本書の中で、氏は『ねじまき鳥クロニクル』を痛烈に批判している。
あるいは、題名となった言葉は村上春樹へ向けた言葉なのかもしれない。
(詳しくはhttp://homepage3.nifty.com/-saika/haruki/h-neji.html

その安原氏と村上春樹に関する事件を、私たちは『文藝春秋』によって知った。
村上春樹の直筆原稿が、インターネットや古書店で売られているという。
本人が寄稿し、その事実が明らかになった。

「安原顕氏が癌を患い、闘病の末になくなって三年になる。

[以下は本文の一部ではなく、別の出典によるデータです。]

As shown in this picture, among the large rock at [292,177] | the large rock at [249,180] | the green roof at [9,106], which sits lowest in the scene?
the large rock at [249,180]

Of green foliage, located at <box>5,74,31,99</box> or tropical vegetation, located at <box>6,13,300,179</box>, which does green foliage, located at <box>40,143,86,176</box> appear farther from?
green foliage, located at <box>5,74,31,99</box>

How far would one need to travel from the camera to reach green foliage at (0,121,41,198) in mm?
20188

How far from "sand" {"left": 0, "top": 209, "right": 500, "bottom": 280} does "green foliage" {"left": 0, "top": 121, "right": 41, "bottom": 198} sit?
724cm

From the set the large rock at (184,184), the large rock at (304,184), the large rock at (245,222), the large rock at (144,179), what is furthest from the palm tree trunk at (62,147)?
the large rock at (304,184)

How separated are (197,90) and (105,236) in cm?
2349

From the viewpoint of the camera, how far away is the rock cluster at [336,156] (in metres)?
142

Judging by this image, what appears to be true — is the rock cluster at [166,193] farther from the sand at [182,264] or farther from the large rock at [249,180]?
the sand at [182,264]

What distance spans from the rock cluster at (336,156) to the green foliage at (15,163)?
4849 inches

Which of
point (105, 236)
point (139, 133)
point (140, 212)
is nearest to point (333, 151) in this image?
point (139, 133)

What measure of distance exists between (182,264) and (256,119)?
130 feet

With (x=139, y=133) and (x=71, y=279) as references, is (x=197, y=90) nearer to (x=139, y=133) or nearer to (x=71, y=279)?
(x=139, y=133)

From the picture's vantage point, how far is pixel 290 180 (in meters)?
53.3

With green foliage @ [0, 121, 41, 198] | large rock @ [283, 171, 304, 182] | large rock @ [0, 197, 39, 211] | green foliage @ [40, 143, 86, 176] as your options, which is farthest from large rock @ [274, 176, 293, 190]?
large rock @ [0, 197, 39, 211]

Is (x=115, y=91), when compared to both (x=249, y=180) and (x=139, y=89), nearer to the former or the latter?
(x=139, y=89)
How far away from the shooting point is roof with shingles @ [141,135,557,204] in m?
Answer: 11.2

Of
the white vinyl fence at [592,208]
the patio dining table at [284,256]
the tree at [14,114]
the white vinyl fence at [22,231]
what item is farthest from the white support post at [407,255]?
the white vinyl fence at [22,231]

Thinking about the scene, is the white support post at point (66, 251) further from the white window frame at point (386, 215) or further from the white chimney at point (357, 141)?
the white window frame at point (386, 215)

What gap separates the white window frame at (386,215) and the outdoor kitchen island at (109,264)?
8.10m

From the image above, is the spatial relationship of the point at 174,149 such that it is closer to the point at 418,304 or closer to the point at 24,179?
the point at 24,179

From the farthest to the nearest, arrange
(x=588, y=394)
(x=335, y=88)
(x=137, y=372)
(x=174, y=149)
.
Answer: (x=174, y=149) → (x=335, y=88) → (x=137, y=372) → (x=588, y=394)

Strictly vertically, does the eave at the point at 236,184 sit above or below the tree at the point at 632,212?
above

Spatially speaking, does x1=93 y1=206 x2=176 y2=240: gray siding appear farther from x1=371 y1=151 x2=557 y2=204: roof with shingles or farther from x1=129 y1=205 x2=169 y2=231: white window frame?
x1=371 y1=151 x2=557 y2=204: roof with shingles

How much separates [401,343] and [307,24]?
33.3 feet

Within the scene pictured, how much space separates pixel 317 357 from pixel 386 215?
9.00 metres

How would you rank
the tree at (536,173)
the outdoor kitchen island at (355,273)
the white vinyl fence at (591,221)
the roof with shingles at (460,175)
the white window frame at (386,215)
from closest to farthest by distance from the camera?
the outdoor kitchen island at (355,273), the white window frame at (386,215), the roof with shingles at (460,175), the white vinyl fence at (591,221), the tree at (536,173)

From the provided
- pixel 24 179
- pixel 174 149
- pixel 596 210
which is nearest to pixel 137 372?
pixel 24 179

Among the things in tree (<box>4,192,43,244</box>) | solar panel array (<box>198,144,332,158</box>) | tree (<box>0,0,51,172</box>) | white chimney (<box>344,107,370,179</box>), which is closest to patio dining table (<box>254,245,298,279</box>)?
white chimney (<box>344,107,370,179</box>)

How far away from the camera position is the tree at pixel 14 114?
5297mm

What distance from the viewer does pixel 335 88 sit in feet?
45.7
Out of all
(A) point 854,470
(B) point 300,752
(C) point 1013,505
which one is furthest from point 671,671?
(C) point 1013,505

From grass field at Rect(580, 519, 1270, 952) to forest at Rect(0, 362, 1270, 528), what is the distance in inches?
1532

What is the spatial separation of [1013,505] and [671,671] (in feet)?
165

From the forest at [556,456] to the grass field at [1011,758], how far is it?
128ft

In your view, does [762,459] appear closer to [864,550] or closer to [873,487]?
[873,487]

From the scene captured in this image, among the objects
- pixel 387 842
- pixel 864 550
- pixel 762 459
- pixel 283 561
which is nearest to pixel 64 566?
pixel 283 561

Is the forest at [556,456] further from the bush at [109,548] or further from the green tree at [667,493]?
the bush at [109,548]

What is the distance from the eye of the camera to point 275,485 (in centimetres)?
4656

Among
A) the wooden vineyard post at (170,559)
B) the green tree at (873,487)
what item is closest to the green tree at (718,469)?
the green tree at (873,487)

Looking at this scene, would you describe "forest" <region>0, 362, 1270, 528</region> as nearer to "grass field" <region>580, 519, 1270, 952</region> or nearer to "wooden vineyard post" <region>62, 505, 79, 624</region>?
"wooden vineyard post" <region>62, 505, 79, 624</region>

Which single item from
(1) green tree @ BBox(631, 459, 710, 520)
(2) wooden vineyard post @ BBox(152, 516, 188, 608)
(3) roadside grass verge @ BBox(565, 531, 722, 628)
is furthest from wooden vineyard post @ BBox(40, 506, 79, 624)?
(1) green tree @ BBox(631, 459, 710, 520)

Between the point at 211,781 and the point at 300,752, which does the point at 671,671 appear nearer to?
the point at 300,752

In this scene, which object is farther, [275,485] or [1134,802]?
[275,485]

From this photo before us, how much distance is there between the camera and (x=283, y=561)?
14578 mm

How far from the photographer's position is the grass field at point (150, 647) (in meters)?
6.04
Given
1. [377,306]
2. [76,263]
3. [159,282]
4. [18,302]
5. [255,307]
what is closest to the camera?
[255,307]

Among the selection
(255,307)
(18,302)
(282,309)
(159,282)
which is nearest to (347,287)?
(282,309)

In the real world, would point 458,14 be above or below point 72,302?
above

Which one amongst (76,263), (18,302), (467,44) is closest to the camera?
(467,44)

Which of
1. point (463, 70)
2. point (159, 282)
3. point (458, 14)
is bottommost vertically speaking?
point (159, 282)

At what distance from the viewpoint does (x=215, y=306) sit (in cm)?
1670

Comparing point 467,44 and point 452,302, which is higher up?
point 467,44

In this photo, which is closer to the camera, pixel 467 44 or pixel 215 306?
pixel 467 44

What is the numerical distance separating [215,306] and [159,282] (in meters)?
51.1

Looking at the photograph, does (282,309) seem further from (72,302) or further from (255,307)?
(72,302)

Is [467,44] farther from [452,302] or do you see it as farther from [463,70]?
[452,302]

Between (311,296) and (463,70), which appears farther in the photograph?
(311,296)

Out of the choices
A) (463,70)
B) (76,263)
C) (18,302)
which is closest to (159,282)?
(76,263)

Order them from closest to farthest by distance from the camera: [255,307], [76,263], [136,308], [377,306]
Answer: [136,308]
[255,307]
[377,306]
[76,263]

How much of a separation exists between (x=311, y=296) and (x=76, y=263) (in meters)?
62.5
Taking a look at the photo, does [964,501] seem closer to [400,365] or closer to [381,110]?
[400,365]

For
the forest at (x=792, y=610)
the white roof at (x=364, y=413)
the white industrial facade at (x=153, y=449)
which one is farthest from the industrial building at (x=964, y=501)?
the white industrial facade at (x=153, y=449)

亡くなって少ししたころ、この人について、というかこの人と僕との関わりについて、まとまった文章にしておいた方がいいのではないかと思った」
寄稿文は、このように始まっている。

しかし、いざ書こうと思うと筆が進まず、「結局何も書かないまま」いた。
だから、「もし今回『あること』が起こらなかったら、安原氏についてたぶん一行の文章も書いていなかったはずだ」という。
「あること」――、
生原稿流出を聞くまでは。

安原氏は、村上春樹が作家になる前(あるいは、なった後も少々の期間)千駄ヶ谷でやっていた「ピーターキャット」というジャズバーの常連だった。
寄稿文では、まず2人の出会いが語られる。
中央公論社に勤めていた安原氏が担当となって、初の短編『中国行きのスロウ・ボート』や、当時まったく日本で知られていなかったレイモンド・カーヴァーの翻訳などを文芸誌に掲載した。

「編集者としての安原さんについて今でもありがたく思っているのは、彼が『海』や『マリ・クレール』の編集者であったころに、僕の翻訳をどんどん掲載してくれたことだ」

しかし、「ある日(いつのことだったろう?)安原さんは突然手のひらを返したように、僕に関するすべてを圧倒的なまでに口汚く罵倒し始めた」。
ネットで軽く調べてみても、冒頭の言葉のように、やはり「村上春樹批判」を繰り返していたようである。

そして、前述のとおり安原氏は、三年前に癌で亡くなられた。
それから、「原稿流出」が明らかになった。

「インターネットのヤフー・オークションにかけられたり、あるいは古書店の店頭で売られたりしている。たとえば僕が『海』に掲載したフィッツジェラルドの翻訳『氷の宮殿』(73枚)は100万を超すとんでもない値段で、古書店で実際に売られていた。どれも僕がかつて、雑誌編集者としての安原さんに直接手渡した原稿ばかりである」

村上春樹氏が手書きからワープロに替えたのは『ダンスダンスダンス』(1988年)からだそうで、それまでは、万年筆でコリコリと400字詰め原稿用紙に手書きしていた。

「中には雑誌掲載のみで本のかたちにしていないものもある。本にしたくないので、そのまま『握りつぶした』原稿である。そういうものが商品として市場に出回るのは、作家にとって容認できることではない」

私が調べた限り、少なくとも『ピンボール後日譚』という作品が『海』の1980年9月特別号に掲載されながら、「握りつぶされている」。
参考(http://www.diana.dti.ne.jp/~soboro/siryou/siryou.html
これの原稿も、もしかしたら流出しているのかもしれない。

「生原稿の所有権は基本的に作家にある」と村上春樹は語る。
また、黒井千次・日本文芸家協会理事長も「手書きの原稿の所有権は著者にあり、本人の無断で流出しているのは問題だ。協会としても問題視してきたが、今後も真剣に取り組んでいく」とコメントを出している。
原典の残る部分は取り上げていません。